METHODS: This retrospective cohort study used data from the Korean National Health Information Database between 2006 and 2019. We included 113,791 patients with DTC and age- and sex-matched 455,188 controls. The risk of AF was assessed according to the following treatment modalities: lobectomy or total thyroidectomy with or without radioactive iodine therapy (RAIT). A Cox proportional hazards model was used to compute hazard ratios (HRs) and 95% confidence intervals (CIs).

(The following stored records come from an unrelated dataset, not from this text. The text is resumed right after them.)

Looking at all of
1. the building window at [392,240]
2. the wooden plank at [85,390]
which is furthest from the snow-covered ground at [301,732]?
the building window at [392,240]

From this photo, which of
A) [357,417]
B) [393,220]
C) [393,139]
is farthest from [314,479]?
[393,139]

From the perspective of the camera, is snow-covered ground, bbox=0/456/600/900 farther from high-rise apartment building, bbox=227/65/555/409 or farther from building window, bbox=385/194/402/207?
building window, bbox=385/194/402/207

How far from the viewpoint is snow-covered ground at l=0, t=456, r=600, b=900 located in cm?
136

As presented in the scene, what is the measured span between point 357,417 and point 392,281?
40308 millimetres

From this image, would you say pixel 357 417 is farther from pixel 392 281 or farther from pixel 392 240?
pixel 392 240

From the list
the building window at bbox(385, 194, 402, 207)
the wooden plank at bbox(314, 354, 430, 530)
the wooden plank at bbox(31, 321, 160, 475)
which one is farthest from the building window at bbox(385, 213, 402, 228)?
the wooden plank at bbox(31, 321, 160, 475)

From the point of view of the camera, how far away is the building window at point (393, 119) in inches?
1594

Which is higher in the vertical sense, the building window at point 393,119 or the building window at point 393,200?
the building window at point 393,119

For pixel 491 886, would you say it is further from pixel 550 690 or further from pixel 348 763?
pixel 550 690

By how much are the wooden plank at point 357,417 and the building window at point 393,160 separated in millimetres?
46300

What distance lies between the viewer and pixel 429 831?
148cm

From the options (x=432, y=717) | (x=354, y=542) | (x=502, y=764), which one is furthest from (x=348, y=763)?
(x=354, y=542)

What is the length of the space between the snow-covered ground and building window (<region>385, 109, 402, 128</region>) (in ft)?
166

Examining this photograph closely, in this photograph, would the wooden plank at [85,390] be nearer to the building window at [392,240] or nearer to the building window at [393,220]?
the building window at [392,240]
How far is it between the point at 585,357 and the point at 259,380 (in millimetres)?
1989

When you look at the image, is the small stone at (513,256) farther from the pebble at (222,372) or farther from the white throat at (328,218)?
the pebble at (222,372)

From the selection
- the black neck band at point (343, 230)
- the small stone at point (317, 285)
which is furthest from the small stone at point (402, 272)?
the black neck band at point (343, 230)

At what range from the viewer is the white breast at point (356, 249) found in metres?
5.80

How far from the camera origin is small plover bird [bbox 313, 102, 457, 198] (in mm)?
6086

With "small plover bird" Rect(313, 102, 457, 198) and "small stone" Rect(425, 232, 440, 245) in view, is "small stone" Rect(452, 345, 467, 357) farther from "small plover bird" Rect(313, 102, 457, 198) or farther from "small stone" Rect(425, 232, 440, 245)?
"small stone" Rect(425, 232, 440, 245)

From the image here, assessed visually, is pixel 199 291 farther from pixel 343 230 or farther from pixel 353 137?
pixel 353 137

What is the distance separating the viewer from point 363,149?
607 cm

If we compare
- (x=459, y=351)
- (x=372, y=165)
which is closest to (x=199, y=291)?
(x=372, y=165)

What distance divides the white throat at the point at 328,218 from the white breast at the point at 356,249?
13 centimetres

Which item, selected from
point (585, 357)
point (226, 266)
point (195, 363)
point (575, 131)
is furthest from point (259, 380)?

RESULTS: Patients with DTC had a two-fold higher risk of incident AF than controls (HR, 2.07; 95% CI, 1.98-2.17). All the treatment groups showed a higher risk of AF than the control group. Patients with DTC who underwent total thyroidectomy without RAIT (HR, 2.20; 95% CI, 2.06-2.34) or with RAIT (HR, 2.07; 95% CI, 1.95-2.20) had a higher risk of AF in contrast to those who underwent lobectomy (HR, 1.93; 95% CI, 1.72-2.15).
CONCLUSION: Patients with DTC had an increased risk of incident AF. The risk of AF was higher in patients with DTC who underwent total thyroidectomy than those who underwent lobectomy alone. For long-term management of patients with DTC, increased vigilance is required for AF screening, particularly in this high-risk group.